** Page text **

▼

Przybylski’s Star I: What’s that?

OK, a new slow blogging.  This one in three parts.

Przybylski’s Star is my favorite astrophysical enigma (this coming from the guy notorious for making Tabby’s Star famous!)  It is occasionally mentioned as a SETI target, but usually in private conversations or irreverent asides on social media. I’m not sure when I first heard about it, but it may have been when looking at the Wikipedia page for stars named after people while doing research for that other star.

Przybylski’s Star is famous for having bizarre abundance patterns.  Not like: “oh look, the carbon-to-oxygen ratio is greater than one”; more like this star has more praseodymium than iron. Yeah.  How could that be?!

First off, let’s start with the basics.  Przybylski’s star is an Ap star.  That’s not “app”, that’s “Ay-Pee”, as in spectral type “A”, with a note “p” meaning “peculiar” (which is an astrophysical understatement.)

Normally, A stars are pretty boring, spectrally.  Cool stars, like the sun, a G star, have convecting envelopes (and atmospheres) like a boiling pot of water; this drives a magnetic dynamo that gives the Sun and other cool stars their magnetic fields. Hot stars (spectral types mid-F and hotter, including A stars) have radiative envelopes, meaning that most of the outer layers are very still, like the water in a bathtub left untouched for days. This means no dynamo.

Apparently, this figure from the Wikipedia page for magnetic braking of stars is supposed to illustrate how it works.

As stars form from collapsing clouds of gas, they spin up, going faster and faster.  When they finally “turn on” they can be spinning so fast they they are near break-up speed: the centrifugal force of the spinning is enough to make them oblate.  Cool stars have magnetic fields, and as the star’s ionized outer atmosphere escapes in a wind, the wind particles get stuck on these field lines and fly down them like beads on a spinning wire.  The fields, being anchored to the star’s surface, impart some of the star’s angular momentum onto the particles, and the star slows down ever so slowly. Over billions of years, the star spins down to rotation speeds of more like once per month.

But hot stars lack this field! As a result, they never spin down. The rapid rotation greatly Doppler broadens the lines: the light from the approaching limb is moving towards us very fast, so its light is blueshifted (just as the receding limb is redshifted). The result is that the “missing colors” that characterize the elements in the star’s atmosphere (the absorption lines) get smeared out a lot.  In fact, the only lines broad enough not to be smeared out beyond recognition are usually the hydrogen lines (the Balmer lines), which are particularly strong in A stars which are hot enough to excite hydrogen but not hot enough to completely ionize it.  (In fact, A stars are so named because in Williamina Fleming’s stellar classification scheme they came first, having the strongest Balmer lines.)

▲

** Required work **
• a. Answer these questions using the post on Przybylski's Star:
(i) What does the "p" in "Ap star" stand for?
(ii) In cool stars such as the Sun, what drives the magnetic dynamo?
(iii) In rapidly rotating hot stars, which absorption lines are usually broad enough not to be smeared beyond recognition?
• b. Extend the post on Przybylski's Star with a few paragraphs that pick up right after its final sentence.

Collected data entries
▼

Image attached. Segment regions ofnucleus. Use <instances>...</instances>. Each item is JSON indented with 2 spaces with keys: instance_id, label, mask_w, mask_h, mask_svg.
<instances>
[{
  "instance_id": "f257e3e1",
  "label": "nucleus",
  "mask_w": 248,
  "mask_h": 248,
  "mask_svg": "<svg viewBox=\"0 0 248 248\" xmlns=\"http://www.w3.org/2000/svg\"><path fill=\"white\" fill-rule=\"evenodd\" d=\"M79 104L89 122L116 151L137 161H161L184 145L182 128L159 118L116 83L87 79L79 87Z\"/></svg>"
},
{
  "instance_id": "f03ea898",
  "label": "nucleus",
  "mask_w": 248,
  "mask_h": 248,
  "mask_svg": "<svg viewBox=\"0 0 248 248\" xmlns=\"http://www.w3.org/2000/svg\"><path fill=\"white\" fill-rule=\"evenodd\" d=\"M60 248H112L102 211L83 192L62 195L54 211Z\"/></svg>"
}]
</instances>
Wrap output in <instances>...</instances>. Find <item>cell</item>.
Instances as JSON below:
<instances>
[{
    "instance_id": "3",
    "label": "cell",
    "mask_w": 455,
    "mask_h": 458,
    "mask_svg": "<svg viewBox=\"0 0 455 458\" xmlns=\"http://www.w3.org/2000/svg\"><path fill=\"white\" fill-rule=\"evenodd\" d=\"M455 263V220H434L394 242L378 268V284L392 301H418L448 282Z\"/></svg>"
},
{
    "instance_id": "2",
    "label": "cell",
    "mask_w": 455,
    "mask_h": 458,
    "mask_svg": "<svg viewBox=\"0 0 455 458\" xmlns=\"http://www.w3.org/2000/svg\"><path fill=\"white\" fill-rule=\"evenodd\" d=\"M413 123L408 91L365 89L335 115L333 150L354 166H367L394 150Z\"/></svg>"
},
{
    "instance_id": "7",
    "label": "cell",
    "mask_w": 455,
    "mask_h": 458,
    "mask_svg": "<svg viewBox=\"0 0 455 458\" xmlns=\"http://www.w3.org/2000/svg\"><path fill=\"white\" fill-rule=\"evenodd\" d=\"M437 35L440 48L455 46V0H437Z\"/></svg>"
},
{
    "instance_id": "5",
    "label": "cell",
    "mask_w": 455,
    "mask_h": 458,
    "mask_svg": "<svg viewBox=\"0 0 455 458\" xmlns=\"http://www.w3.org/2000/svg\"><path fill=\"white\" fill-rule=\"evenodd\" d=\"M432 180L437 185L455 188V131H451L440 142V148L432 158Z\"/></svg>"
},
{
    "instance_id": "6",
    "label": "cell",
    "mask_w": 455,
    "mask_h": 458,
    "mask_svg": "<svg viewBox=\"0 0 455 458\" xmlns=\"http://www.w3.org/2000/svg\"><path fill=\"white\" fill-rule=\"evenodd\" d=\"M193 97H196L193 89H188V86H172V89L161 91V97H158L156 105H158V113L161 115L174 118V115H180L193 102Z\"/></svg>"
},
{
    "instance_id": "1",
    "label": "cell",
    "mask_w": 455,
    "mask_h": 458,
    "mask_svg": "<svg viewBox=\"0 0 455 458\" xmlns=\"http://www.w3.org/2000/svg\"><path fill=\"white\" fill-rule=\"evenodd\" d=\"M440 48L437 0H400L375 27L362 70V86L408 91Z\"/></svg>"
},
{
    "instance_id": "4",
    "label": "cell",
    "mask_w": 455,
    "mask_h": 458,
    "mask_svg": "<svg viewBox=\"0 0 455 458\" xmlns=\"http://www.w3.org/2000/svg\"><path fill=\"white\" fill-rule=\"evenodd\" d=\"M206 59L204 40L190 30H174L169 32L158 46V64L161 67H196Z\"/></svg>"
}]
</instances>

▲

** Outputs for the tasks **
• a.
(i) Peculiar.
(ii) Their convecting envelopes and atmospheres.
(iii) The hydrogen lines, also called the Balmer lines.

• b.
But Ap stars break all the rules.  They have intensely strong magnetic fields, and as a result they don’t rotate fast (presumably having slowed down long ago), and as a result they have very narrow lines, and as a result you can see all of the spectral features of the elements in their atmosphere.  Why?

I’ve never seen a good answer as to why Ap stars have strong fields.  They could be primordial or generated from a dynamo, says Wikipedia, which is fine but misses the weird part: regardless of where the field comes from, why do only a minority of A stars have such fields? What’s different about them?

And here’s the even weirder thing: the abundances of the elements that we get to see thanks to the slow rotation are way off of the abundance patterns we see elsewhere in the universe.  Why?

Next time, I’ll discuss likely answers, and then get to the weirdest member of this already weird class: Przybylski’s Star.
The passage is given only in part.